» **Records to process**:

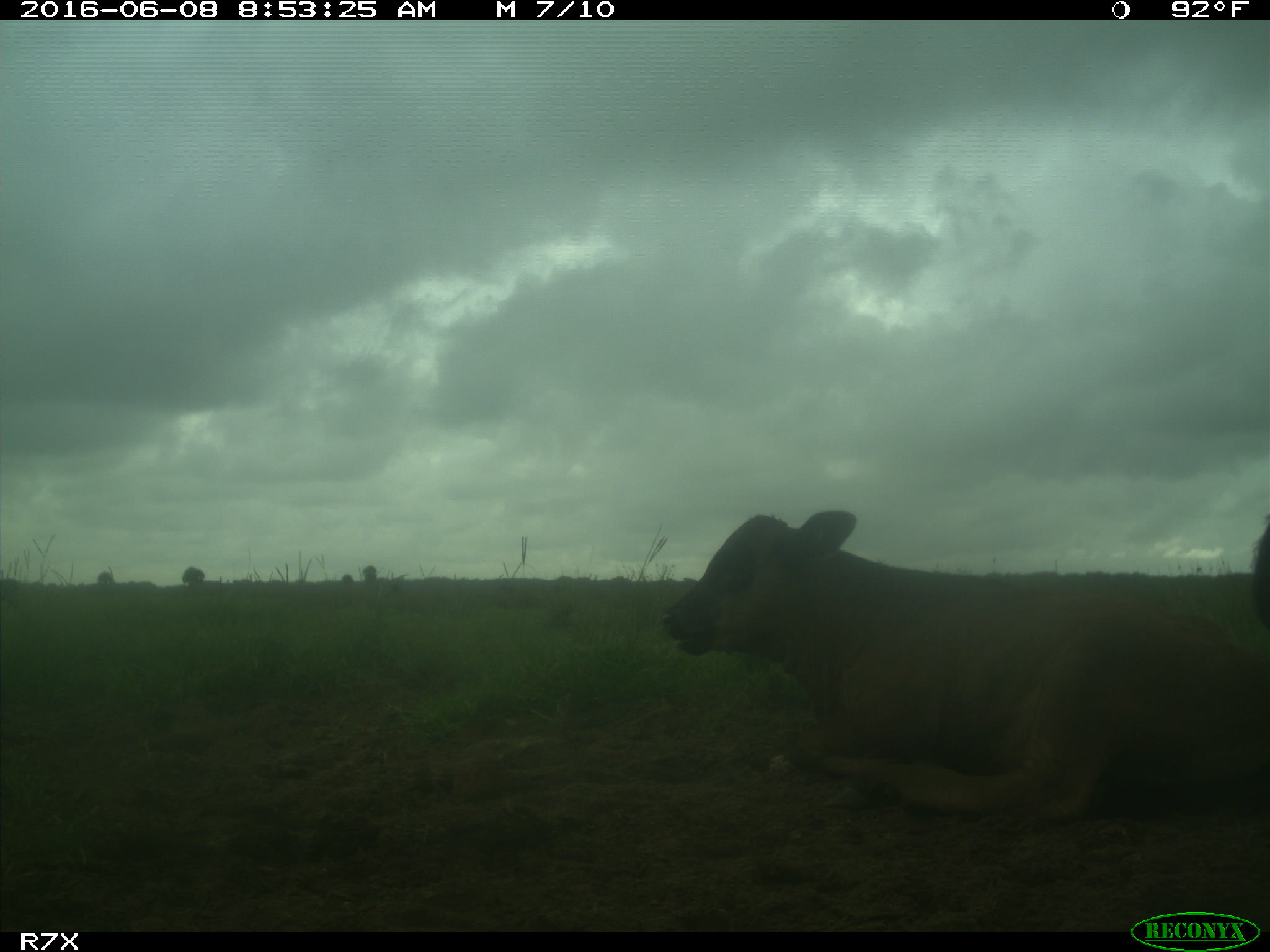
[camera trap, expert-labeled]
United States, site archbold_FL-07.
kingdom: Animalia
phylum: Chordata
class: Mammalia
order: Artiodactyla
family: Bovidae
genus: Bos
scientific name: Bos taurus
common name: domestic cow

» **Task**: Repeat the records above verbatim, dropping the pictures.

» **Result of this task**:
[camera trap, expert-labeled]
United States, site archbold_FL-07.
kingdom: Animalia
phylum: Chordata
class: Mammalia
order: Artiodactyla
family: Bovidae
genus: Bos
scientific name: Bos taurus
common name: domestic cow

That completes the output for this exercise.